The next day it start hurting a bit.

On Sunday, it got pretty swollen and had a bunch of broken blood vessels around it. I never bruise so I definitely banged something up in there. If things don't improve by the end of the week... I'll have to be more proactive with it.
 
Damn, dood, sound like you're trying to ignore it away! Sorry about that, but yeah--no one likes to think "I stepped wrong and screwed myself up." Been there, done that, HATED IT :cuss:
 
Damn, dood, sound like you're trying to ignore it away! Sorry about that, but yeah--no one likes to think "I stepped wrong and screwed myself up." Been there, done that, HATED IT :cuss:

I mean I don't mind that it was my fault... I just don't like the idea of it being anything more than a mild sprain. So I'll pretend it doesn't exist for a few more days. :)
 
There are instances where metabolism seems to slow as an adaptive response to dieting for a prolonged period of time. Obviously metabolism slows as you lose weight, right?
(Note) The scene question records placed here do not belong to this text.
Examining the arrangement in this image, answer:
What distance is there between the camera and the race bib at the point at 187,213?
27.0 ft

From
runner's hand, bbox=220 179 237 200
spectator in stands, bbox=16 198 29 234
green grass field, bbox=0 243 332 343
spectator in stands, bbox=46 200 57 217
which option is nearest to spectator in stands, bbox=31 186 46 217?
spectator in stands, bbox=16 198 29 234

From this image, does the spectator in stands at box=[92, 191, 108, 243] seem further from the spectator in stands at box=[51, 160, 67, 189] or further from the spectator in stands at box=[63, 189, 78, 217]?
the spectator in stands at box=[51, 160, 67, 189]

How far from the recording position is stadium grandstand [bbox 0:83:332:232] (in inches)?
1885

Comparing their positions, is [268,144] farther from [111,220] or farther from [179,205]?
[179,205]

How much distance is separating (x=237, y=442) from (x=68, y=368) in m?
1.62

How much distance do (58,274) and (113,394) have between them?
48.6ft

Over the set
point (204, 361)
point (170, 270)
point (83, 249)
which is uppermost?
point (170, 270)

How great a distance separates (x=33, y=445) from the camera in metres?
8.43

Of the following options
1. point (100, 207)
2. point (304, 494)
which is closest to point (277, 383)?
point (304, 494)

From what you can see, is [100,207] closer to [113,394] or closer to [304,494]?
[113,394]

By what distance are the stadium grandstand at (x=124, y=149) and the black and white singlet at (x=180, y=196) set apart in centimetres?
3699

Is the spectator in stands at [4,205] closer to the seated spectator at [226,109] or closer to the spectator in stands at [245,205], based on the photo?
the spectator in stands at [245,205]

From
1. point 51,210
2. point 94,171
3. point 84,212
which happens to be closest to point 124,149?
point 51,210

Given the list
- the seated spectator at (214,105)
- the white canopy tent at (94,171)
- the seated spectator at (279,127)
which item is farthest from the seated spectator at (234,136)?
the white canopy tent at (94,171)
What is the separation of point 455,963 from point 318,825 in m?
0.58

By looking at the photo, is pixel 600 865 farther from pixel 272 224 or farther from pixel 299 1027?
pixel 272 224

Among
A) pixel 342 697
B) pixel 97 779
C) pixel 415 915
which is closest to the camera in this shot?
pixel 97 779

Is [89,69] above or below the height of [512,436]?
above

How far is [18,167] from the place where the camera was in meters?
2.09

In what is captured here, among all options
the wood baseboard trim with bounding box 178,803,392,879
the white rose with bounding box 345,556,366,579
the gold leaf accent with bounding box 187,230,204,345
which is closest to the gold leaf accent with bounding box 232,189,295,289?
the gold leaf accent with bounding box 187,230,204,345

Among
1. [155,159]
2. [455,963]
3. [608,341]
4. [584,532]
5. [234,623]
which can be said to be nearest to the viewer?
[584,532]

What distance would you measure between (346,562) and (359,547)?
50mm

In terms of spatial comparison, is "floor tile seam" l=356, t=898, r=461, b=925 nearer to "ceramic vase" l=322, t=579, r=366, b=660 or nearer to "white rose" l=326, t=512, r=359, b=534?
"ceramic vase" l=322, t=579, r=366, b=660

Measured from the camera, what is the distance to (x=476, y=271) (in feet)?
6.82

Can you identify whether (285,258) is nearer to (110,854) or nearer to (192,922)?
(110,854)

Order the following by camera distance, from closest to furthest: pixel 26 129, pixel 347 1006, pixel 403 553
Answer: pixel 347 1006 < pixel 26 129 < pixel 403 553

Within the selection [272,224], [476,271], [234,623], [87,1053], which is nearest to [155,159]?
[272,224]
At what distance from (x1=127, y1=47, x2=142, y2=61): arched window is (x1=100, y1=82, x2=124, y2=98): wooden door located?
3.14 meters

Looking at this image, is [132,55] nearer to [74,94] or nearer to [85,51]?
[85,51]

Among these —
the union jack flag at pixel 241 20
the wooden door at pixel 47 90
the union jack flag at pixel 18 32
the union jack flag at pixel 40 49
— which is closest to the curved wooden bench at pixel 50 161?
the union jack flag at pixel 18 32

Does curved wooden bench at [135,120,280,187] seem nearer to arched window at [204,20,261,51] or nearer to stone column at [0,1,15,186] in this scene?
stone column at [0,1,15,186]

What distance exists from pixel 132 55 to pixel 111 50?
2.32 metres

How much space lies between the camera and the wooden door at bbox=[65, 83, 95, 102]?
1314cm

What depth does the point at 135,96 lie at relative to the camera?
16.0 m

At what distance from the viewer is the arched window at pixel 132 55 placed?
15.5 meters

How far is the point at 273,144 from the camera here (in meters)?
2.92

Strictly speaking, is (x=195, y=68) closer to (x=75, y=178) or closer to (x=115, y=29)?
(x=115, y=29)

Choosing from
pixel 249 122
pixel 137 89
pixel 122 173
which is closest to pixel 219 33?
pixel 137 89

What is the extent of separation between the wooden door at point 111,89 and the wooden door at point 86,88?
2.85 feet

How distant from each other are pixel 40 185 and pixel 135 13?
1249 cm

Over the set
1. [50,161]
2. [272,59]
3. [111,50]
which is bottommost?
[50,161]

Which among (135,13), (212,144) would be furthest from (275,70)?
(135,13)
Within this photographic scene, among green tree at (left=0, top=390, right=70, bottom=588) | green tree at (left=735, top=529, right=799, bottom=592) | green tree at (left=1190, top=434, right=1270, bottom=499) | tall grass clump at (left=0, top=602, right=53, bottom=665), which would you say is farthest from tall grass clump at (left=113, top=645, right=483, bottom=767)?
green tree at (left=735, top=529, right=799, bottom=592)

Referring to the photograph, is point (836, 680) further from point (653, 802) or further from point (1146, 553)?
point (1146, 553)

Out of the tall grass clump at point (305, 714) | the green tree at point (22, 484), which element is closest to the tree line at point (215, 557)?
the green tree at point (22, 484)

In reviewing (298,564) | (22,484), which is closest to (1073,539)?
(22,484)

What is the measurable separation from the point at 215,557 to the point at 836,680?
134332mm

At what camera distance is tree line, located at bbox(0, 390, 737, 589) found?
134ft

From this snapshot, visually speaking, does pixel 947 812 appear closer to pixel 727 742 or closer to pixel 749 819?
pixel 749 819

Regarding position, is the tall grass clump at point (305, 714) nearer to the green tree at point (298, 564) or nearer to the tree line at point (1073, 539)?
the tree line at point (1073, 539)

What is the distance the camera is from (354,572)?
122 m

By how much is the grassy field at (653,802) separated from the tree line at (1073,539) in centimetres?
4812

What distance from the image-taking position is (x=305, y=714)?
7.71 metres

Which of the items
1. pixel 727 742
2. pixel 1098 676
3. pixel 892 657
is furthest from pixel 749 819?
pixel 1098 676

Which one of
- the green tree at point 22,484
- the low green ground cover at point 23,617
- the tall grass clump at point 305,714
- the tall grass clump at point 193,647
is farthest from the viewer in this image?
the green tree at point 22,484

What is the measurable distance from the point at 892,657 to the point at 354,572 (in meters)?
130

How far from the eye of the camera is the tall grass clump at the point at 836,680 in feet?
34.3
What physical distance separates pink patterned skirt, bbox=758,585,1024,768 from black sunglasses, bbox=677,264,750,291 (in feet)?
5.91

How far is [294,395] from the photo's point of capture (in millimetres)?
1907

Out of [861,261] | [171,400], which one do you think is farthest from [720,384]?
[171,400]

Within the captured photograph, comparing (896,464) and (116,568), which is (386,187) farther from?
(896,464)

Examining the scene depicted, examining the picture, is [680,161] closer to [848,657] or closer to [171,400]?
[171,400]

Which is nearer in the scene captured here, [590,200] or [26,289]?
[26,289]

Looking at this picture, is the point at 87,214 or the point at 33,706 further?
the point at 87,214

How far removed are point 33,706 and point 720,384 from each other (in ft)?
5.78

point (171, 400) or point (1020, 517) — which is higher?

But beyond that, restrictive eating, especially when you get nearer ideal weights, tends to shift things hormonally that lead to a slower than would be expected metabolism.

That's that whole leptin, thyroid, insulin, gherlin, etc thingamajig.

Does that answer your question?

I still have to reply to that thread, I know.
 
restrictive eating, especially when you get nearer ideal weights, tends to shift things hormonally that lead to a slower than would be expected metabolism.

Yes, I understand that, I think "should my goal now be to get my RMR back up to around 1849? I believe the way to do this is to continue to bump my calories up until I get to my supposed maintenance @ this RMR (2866) park there for about two weeks or so then create the 500 deficit (2366) to continue with weight loss?" was what threw me for a loop--it seems complicated and I wasn't sure if things really work that way!
 
Well, the only true way to reverse the metabolic slowdown is to gain the weight back. Obviously that isn't the answer.

There are ways to 'reset' some of the metabolic adaptations but never do they go back to pre-weight loss levels. Refeeds, I'm not sure if you're familiar with them, is one tool to 'reverse' some of these adaptations.
 
Well, the only true way to reverse the metabolic slowdown is to gain the weight back. Obviously that isn't the answer.

Yeah that was what was tripping me out, and what seemed like she was going to try to do! Or at least, lean towards that route, then pull back, is THAT a refeed?